Quand ce n'est pas à travers les accommodements raisonnables, l'intégration des immigrants ou la qualité de l'enseignement du français, c'est à travers les dangers de la bilinguisation du Québec que s'exprime l'insécurité culturelle des Québécois. Ces derniers jours, la question des dangers d'un enseignement généralisé de l'anglais a dominé le débat public, donnant lieu à des emportements parfois navrants. Revenons à l'essentiel.
La défense de la langue française n'est pas un vain combat. La langue et la culture françaises sont ce qui définit et protège le Québec. Elles ont été et seront toujours notre meilleur rempart contre l'américanisation de notre société. Elles la mettent à l'abri du rouleau compresseur de la culture américaine contre lequel le Canada anglais a tant de mal à se défendre, comme nous le rappelait cette semaine un colloque tenu à l'université McGill sur la culture canadienne. Il y a donc lieu d'être attentif à tout ce qui peut apparaître comme une menace.
À lire et à entendre tous les commentaires émis à la suite des propos tenus par la chef du Parti québécois sur l'enseignement de l'anglais, on pouvait toutefois croire à certains moments que notre fin était arrivée. Même une fois ces propos rectifiés, certains estiment que pour la survie de la «race», il vaudrait mieux tout simplement ne pas enseigner l'anglais afin d'éviter la bilinguisation du Québec et la disparition à terme du français. Ici, nous grossissons le trait, mais à peine.
Par une sorte de réflexe instinctif de protection, certains Québécois nationalistes refusent de parler l'anglais et même de l'apprendre. Dans les années 60 et 70, plusieurs en faisaient un geste politique. Pauline Marois s'en est elle-même confessée cette semaine, rappelant son séjour au début des années 70 dans l'Outaouais, où la défense du français était un combat constant. On n'en est plus là. Depuis, il y a eu la loi 101 et l'anglais est devenu la langue universelle de communication. Oui, elle est porteuse d'une culture, l'américaine surtout, mais on ne peut pas nier son utilité comme outil de communication.
Enseigner l'anglais, il le faut. Surtout, il doit être bien enseigné. Nous partageons l'avis de Mme Marois selon qui ce ne doit pas être dès la première année. Il faut qu'à la sortie du cégep, les étudiants francophones puissent le parler, le lire et l'écrire, tout comme les étudiants anglophones doivent à l'inverse parler, lire et écrire le français. Cela ne fera pas du Québec un pays bilingue avec, comme langue commune, le franglais. Le bilinguisme est un choix individuel dicté non seulement par des goûts personnels mais avant tout par la nécessité. Qui n'a pas besoin de l'anglais ne le parlera pas et oubliera peu à peu sa deuxième langue. Par contre, celui qui en a besoin pour le travail, les études ou les loisirs n'aura pas à se battre pour rattraper une formation qu'il n'aura pas reçue correctement.
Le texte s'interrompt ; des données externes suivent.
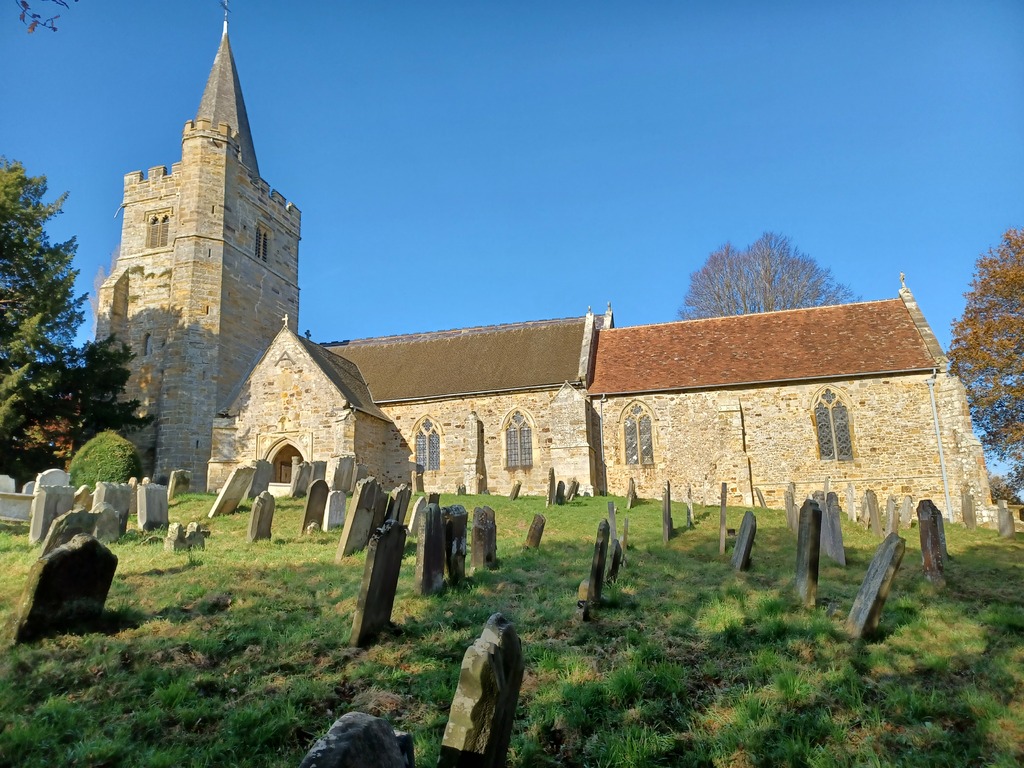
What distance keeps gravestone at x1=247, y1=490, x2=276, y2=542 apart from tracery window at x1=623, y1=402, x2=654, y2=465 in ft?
46.5

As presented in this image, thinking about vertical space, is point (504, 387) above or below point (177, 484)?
above

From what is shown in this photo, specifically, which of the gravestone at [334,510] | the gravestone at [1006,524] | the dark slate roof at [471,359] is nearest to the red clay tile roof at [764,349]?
the dark slate roof at [471,359]

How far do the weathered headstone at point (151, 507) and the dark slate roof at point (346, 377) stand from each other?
10.8 m

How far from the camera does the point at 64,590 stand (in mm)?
5578

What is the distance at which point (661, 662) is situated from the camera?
506 cm

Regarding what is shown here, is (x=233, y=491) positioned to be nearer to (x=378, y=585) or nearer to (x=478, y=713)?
(x=378, y=585)

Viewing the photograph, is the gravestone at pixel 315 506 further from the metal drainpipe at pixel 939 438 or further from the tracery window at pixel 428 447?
the metal drainpipe at pixel 939 438

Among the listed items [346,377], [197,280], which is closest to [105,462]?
[346,377]

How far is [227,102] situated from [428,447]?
56.7 feet

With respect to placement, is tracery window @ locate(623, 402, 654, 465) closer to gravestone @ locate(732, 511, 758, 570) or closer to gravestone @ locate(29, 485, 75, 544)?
gravestone @ locate(732, 511, 758, 570)

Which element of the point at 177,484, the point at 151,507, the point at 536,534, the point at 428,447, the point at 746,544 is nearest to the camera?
the point at 746,544

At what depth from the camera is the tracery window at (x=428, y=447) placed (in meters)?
23.8

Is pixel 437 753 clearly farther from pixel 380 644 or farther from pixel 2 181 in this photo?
pixel 2 181

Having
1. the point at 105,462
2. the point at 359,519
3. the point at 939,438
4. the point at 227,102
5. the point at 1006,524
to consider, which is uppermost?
the point at 227,102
On ne peut certes pas ignorer que la force d'attraction de l'anglais à Montréal puisse susciter des inquiétudes légitimes. La réalité linguistique n'y est pas la même qu'à Québec. Une fois sur deux, les jeunes allophones font le choix de fréquenter un cégep anglais. Ce problème ne se résoudra pas par une politique limitative de l'enseignement de l'anglais. Il faut une politique de valorisation du français.
Les gouvernements des dernières années, libéraux comme péquistes, n'ont pas fait tous les efforts nécessaires à cet égard. Les politiques d'intégration et d'enseignement du français aux immigrants ont fait l'objet de compressions budgétaires. Québec reprend aujourd'hui modestement l'enseignement du français dans les milieux de travail. Il faudrait évidemment en faire plus. Il faudrait revenir aux COFI, dont on se désole aujourd'hui de la disparition. On peut imaginer toutes sortes de programmes, mais une seule chose compte vraiment: il doit être évident, tant pour l'immigrant qui arrive au Québec que pour l'étudiant qui entre sur le marché du travail après le cégep ou l'université, que le français est une langue utile, nécessaire et indispensable. Point!